Im trying to load a .parquet file into a MemSQL Database with Spark and MemSQL Connector.
package com.memsql.spark
import com.memsql.spark.context._
import org.apache.spark._
import org.apache.spark.sql._
import org.apache.spark.sql.types._
import com.memsql.spark.connector._
import com.mysql.jdbc._
object readParquet {
def main(args: Array[String]){
val conf = new SparkConf().setAppName("ReadParquet")
val sc = new SparkContext(conf)
sc.addJar("/data/applications/spark-1.5.1-bin-hadoop2.6/lib/mysql-connector-java-5.1.37-bin.jar")
sc.addJar("/data/applications/spark-1.5.1-bin-hadoop2.6/lib/memsql-connector_2.10-1.1.0.jar")
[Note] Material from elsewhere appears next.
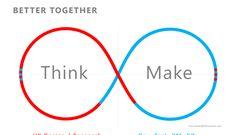The Lean UX Anti-Pattern - Cross-Functional Silos | Tendayi Viki PhD MBA | Pulse | LinkedIn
Class.forName("com.mysql.jdbc.Driver")
val host = "xxxx"
val port = 3306
val dbName = "WP1"
val user = "root"
val password = ""
val tableName = "rt_acc"
val memsqlContext = new com.memsql.spark.context.MemSQLContext(sc, host, port, user, password)
val rt_acc = memsqlContext.read.parquet("tachyon://localhost:19998/rt_acc.parquet")
val func_rt_acc = new com.memsql.spark.connector.DataFrameFunctions(rt_acc)
func_rt_acc.saveToMemSQL(dbName, tableName, host, port, user, password)
}
}
Try using createMemSQLTableAs
instead of saveToMemSQL
.
saveToMemSQL
loads a dataframe into an existing table, where as createMemSQLTableAs
creates the table and then loads it.
It also returns a handy dataframe wrapping that MemSQL table :).